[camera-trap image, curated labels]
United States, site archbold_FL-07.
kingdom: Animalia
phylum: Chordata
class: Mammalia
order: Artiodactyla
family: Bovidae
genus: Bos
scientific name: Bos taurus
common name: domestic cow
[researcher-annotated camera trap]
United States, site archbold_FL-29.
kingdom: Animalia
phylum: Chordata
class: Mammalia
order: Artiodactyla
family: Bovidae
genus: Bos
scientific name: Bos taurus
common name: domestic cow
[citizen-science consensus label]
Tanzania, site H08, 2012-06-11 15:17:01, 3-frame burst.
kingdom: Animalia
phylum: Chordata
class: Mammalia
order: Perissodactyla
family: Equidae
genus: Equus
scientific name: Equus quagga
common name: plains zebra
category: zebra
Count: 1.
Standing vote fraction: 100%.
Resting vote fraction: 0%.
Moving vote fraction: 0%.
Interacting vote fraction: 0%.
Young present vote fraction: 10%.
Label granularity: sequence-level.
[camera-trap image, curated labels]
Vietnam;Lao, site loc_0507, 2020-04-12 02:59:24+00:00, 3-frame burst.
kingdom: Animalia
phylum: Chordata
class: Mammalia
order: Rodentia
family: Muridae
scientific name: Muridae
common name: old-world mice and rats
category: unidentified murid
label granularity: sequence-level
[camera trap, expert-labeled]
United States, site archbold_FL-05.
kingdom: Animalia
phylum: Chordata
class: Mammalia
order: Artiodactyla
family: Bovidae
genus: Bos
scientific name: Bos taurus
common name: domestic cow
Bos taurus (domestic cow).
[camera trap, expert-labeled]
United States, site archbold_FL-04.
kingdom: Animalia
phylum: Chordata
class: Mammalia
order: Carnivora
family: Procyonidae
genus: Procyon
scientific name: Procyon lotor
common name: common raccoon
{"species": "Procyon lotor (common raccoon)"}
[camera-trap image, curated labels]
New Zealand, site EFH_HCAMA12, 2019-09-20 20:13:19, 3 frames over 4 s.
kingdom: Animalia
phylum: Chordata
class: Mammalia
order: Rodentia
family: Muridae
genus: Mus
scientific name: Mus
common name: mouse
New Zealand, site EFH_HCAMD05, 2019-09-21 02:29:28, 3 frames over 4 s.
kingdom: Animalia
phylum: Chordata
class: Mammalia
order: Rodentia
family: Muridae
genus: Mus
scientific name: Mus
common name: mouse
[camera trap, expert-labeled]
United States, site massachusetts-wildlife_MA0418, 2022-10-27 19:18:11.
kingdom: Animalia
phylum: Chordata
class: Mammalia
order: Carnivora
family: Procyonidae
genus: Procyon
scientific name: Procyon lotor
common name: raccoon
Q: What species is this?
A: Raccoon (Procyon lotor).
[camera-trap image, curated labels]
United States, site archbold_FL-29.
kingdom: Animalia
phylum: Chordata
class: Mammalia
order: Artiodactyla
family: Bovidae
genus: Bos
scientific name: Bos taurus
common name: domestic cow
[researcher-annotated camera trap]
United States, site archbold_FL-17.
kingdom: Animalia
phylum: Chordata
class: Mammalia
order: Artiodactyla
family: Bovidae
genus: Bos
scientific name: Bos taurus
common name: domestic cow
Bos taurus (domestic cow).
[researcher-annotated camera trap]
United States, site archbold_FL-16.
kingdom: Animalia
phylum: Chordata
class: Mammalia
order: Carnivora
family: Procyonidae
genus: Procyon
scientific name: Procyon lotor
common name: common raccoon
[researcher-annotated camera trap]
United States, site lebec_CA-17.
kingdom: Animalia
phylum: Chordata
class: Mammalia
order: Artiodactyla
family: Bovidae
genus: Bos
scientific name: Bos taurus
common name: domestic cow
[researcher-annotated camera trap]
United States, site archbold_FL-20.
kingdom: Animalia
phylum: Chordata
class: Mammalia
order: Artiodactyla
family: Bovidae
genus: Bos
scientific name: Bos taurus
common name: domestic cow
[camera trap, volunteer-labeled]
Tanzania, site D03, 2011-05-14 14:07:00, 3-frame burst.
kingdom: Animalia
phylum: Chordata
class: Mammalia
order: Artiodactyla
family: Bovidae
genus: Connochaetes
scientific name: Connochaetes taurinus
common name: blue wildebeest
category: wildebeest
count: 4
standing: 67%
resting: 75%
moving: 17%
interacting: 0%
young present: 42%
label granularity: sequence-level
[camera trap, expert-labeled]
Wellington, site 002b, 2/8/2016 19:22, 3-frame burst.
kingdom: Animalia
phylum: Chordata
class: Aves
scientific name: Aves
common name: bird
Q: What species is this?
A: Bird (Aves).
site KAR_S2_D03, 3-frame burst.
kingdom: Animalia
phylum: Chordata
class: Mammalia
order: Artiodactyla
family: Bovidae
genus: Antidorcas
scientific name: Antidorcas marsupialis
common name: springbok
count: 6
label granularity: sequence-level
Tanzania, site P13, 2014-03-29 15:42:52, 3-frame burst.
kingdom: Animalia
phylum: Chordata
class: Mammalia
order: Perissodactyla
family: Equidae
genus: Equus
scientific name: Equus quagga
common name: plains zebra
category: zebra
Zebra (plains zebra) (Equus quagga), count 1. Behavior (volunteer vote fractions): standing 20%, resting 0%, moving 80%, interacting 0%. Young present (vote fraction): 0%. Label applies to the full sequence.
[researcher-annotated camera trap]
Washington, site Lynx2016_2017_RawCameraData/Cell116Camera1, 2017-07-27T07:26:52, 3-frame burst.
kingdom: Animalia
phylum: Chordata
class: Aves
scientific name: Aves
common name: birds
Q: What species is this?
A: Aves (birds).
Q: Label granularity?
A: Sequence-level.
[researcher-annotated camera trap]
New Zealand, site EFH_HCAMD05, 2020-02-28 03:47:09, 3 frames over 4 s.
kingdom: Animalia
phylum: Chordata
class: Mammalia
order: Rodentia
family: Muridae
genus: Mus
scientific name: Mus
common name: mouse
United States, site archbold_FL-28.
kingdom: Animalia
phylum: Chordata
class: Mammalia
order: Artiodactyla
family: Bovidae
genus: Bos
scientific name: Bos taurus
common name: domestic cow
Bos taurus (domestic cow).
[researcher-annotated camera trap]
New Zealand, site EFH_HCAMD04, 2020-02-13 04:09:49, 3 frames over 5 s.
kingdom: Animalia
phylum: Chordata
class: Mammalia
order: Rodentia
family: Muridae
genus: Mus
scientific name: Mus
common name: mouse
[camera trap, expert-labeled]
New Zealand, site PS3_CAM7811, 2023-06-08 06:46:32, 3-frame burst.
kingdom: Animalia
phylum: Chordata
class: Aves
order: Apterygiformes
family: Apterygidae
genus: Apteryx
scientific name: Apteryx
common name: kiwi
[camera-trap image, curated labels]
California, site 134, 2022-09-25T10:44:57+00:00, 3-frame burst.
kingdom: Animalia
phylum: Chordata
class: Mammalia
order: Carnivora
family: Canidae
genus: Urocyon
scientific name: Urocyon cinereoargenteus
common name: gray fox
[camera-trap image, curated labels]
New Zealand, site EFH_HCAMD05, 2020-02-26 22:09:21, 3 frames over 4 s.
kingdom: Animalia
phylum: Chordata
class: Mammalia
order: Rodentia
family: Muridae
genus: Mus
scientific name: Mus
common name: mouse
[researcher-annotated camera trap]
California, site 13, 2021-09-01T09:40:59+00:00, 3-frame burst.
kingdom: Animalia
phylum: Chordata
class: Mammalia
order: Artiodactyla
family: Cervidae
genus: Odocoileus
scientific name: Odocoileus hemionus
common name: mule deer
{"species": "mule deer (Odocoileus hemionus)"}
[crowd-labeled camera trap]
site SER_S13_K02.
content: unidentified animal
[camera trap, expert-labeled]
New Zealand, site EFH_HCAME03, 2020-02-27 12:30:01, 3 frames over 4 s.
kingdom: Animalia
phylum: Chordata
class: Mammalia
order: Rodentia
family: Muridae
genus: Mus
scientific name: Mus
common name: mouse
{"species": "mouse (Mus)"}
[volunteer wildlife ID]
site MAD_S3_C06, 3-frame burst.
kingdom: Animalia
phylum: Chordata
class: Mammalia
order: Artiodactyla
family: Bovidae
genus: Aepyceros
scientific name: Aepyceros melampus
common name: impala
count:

○ ○ ○ ○ ○ ○ ○

#### [EXERCISE DIRECTIONS]
In the entries above, find each line containing the string "United" and copy it.

#### [EXERCISE RESULT]
United States, site archbold_FL-07.
United States, site archbold_FL-29.
United States, site archbold_FL-05.
United States, site archbold_FL-04.
United States, site massachusetts-wildlife_MA0418, 2022-10-27 19:18:11.
United States, site archbold_FL-29.
United States, site archbold_FL-17.
United States, site archbold_FL-16.
United States, site lebec_CA-17.
United States, site archbold_FL-20.
United States, site archbold_FL-28.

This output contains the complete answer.